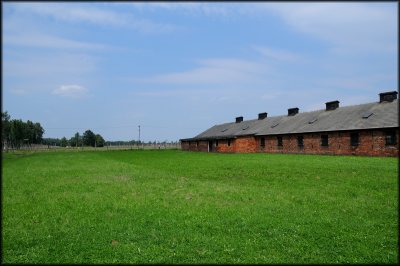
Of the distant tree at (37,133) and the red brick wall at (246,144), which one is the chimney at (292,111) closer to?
the red brick wall at (246,144)

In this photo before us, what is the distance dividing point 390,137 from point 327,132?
7270mm

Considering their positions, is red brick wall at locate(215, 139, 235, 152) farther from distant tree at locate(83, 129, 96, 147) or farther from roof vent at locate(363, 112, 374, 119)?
distant tree at locate(83, 129, 96, 147)

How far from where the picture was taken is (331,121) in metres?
40.6

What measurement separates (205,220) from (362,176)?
35.9 feet

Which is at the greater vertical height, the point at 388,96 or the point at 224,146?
the point at 388,96

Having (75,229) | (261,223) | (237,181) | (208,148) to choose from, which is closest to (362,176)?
(237,181)

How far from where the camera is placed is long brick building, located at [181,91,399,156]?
33656 millimetres

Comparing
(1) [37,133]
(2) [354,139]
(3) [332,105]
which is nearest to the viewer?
(2) [354,139]

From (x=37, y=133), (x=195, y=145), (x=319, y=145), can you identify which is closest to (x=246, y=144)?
(x=319, y=145)

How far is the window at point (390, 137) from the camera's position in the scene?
32.4 m

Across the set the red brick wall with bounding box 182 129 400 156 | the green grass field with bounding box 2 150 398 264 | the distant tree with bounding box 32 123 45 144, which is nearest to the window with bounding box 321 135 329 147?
the red brick wall with bounding box 182 129 400 156

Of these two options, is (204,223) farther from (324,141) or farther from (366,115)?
(324,141)

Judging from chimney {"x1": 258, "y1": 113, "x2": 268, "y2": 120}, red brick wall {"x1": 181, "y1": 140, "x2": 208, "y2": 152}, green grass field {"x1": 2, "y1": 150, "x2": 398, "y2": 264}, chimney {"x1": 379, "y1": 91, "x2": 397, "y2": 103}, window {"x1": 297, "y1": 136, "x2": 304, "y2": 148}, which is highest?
chimney {"x1": 379, "y1": 91, "x2": 397, "y2": 103}

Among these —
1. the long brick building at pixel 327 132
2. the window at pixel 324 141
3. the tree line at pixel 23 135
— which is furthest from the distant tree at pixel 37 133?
the window at pixel 324 141
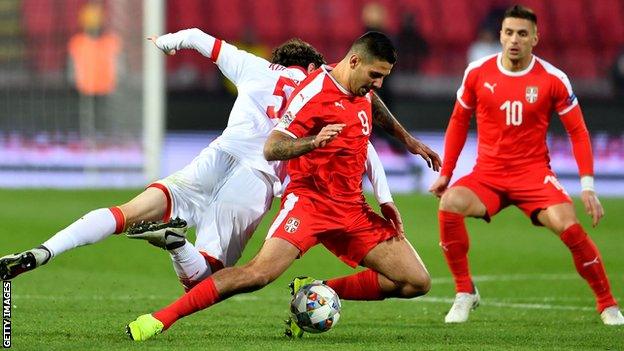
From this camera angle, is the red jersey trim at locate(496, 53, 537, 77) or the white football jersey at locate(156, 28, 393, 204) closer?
the white football jersey at locate(156, 28, 393, 204)

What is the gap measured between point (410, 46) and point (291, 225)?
15027 mm

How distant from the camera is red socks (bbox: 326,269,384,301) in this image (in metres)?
7.43

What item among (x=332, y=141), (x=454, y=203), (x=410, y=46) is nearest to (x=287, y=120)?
(x=332, y=141)

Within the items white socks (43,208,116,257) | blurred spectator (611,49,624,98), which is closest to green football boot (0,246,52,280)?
white socks (43,208,116,257)

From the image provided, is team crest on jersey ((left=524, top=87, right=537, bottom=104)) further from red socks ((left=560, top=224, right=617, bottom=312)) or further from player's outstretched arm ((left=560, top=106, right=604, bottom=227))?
red socks ((left=560, top=224, right=617, bottom=312))

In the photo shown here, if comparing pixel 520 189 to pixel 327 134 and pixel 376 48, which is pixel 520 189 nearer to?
pixel 376 48

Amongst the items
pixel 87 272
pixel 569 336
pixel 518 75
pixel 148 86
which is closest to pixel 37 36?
pixel 148 86

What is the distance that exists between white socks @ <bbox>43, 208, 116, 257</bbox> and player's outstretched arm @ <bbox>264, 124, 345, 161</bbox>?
3.39 ft

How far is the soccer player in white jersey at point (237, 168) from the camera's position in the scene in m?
7.55

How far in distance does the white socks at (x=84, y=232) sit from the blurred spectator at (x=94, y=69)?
11.0 meters

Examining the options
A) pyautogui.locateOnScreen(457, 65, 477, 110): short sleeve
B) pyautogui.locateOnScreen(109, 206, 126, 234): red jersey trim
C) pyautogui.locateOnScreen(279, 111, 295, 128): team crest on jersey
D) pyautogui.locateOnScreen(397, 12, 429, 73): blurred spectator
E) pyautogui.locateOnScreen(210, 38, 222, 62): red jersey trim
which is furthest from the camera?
pyautogui.locateOnScreen(397, 12, 429, 73): blurred spectator

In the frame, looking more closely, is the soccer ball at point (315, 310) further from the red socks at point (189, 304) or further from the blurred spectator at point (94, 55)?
Answer: the blurred spectator at point (94, 55)

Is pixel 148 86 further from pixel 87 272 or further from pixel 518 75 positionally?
pixel 518 75

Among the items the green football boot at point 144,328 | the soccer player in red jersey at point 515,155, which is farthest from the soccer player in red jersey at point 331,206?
the soccer player in red jersey at point 515,155
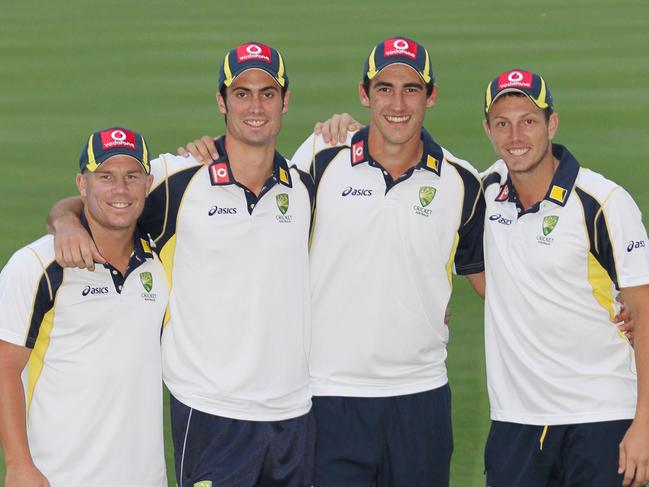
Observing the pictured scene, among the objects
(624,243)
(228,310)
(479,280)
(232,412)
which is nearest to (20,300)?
(228,310)

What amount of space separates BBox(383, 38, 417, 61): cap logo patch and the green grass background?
8.50 ft

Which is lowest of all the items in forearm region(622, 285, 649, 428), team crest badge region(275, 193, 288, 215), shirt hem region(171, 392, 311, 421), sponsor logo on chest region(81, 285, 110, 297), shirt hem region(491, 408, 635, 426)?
shirt hem region(491, 408, 635, 426)

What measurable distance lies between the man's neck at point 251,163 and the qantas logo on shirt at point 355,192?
292 millimetres

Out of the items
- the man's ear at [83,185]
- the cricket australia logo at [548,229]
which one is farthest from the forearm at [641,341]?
the man's ear at [83,185]

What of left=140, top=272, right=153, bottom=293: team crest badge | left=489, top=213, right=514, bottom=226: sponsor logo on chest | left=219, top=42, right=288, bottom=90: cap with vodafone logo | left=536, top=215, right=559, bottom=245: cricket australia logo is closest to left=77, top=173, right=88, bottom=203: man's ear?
left=140, top=272, right=153, bottom=293: team crest badge

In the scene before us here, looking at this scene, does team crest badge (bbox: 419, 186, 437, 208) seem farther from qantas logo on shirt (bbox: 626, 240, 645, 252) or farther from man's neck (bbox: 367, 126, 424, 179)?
qantas logo on shirt (bbox: 626, 240, 645, 252)

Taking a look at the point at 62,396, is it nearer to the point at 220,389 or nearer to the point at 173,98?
the point at 220,389

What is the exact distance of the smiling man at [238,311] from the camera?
4.58 meters

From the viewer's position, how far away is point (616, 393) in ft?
15.3

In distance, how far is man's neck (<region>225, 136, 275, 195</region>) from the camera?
15.4 feet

______

Problem details: Express the listing as a JSON list of strings, one string per line with blank lines omitted, beginning at the line that contains "How far is the soccer" and ending after the line that contains "11.0 meters".

Exercise solution:
[
  "How far is the soccer player in white jersey at point (237, 168) from the camera's position in the scene in m?",
  "7.55",
  "How far in distance does the white socks at (x=84, y=232) sit from the blurred spectator at (x=94, y=69)?",
  "11.0 meters"
]